### [Aim a]
According to the text on Nim lexical analysis, what may indentation consist of?
::: Text extract
Nim/doc/manual/lexing.txt

Lexical Analysis
================

Encoding
--------

All Nim source files are in the UTF-8 encoding (or its ASCII subset). Other
encodings are not supported. Any of the standard platform line termination
sequences can be used - the Unix form using ASCII LF (linefeed), the Windows
form using the ASCII sequence CR LF (return followed by linefeed), or the old
Macintosh form using the ASCII CR (return) character. All of these forms can be
used equally, regardless of platform.


Indentation
-----------

Nim's standard grammar describes an `indentation sensitive`:idx: language.
This means that all the control structures are recognized by indentation.
Indentation consists only of spaces; tabulators are not allowed.

The indentation handling is implemented as follows: The lexer annotates the
following token with the preceding number of spaces; indentation is not
a separate token. This trick allows parsing of Nim with only 1 token of
lookahead.

The parser uses a stack of indentation levels: the stack consists of integers
counting the spaces. The indentation information is queried at strategic
places in the parser but ignored otherwise: The pseudo terminal ``IND{>}``
denotes an indentation that consists of more spaces than the entry at the top
of the stack; IND{=} an indentation that has the same number of spaces. ``DED``
is another pseudo terminal that describes the *action* of popping a value
from the stack, ``IND{>}`` then implies to push onto the stack.
::::::
### [Aim b]
Quote the stretch of the records from the line containing "In this context, is" through the end of the records.
::: Data provided
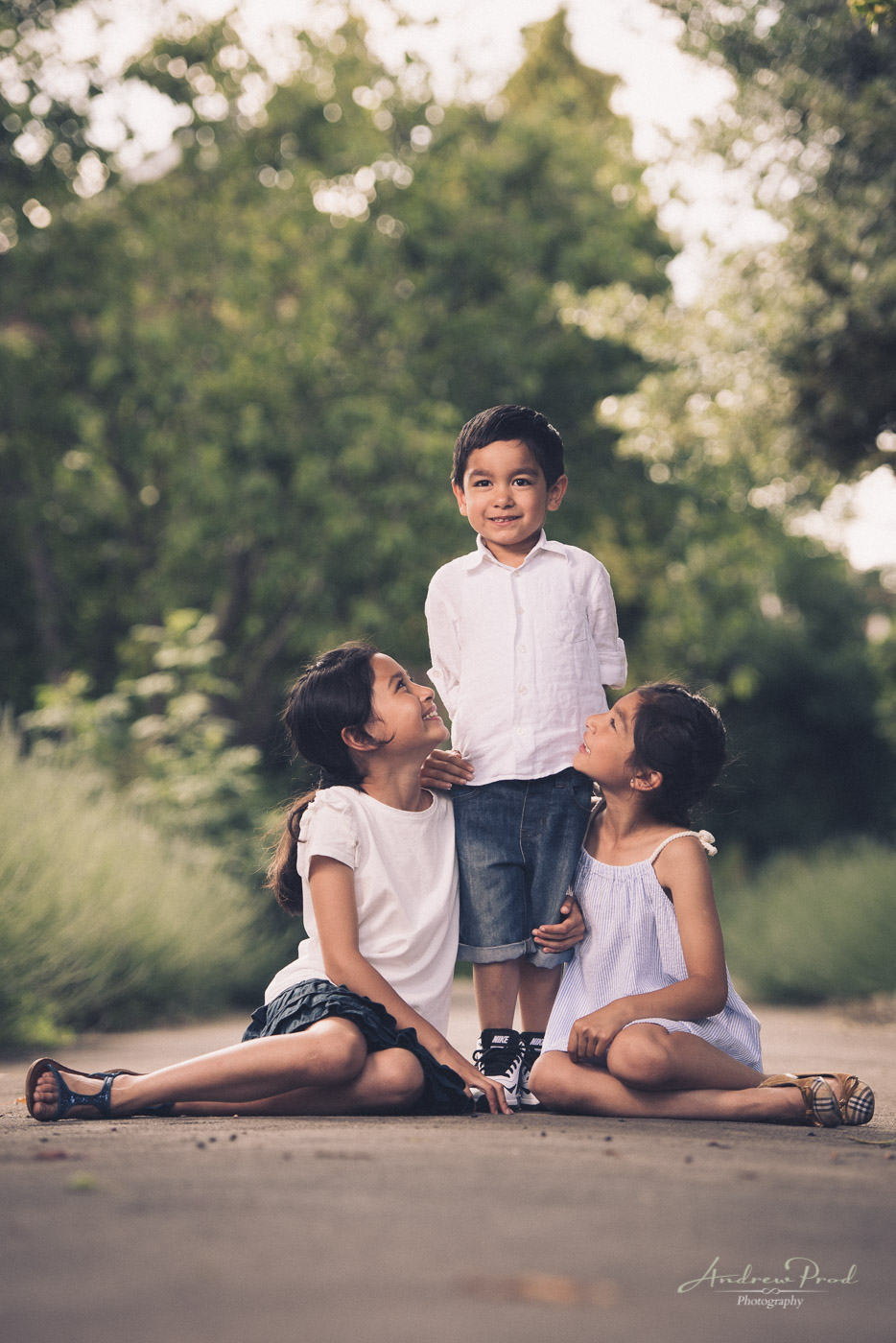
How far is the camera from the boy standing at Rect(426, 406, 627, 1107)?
3865 millimetres

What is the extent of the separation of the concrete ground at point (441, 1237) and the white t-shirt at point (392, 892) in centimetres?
71

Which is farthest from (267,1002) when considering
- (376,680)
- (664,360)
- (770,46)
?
(664,360)

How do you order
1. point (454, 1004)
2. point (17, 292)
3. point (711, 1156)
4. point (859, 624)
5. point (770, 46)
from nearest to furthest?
point (711, 1156) → point (770, 46) → point (454, 1004) → point (17, 292) → point (859, 624)

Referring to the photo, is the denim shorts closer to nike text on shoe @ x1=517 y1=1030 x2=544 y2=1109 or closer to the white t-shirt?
the white t-shirt

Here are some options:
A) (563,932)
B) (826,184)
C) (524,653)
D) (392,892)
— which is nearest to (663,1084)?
(563,932)

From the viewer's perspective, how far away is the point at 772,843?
2362 centimetres

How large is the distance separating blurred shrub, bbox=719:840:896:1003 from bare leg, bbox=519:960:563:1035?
6.76m

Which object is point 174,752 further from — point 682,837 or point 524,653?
point 682,837

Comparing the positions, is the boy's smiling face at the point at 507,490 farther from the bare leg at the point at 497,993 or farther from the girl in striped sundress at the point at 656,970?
the bare leg at the point at 497,993

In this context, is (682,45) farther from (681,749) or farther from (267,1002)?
(267,1002)

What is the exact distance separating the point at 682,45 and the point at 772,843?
52.4 ft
::::::
### [Correct result a]
Only spaces; tabulators are not allowed.

### [Correct result b]
In this context, is (682,45) farther from (681,749) or farther from (267,1002)?
(267,1002)

What is the exact distance separating the point at 682,45 and the point at 772,843?
52.4 ft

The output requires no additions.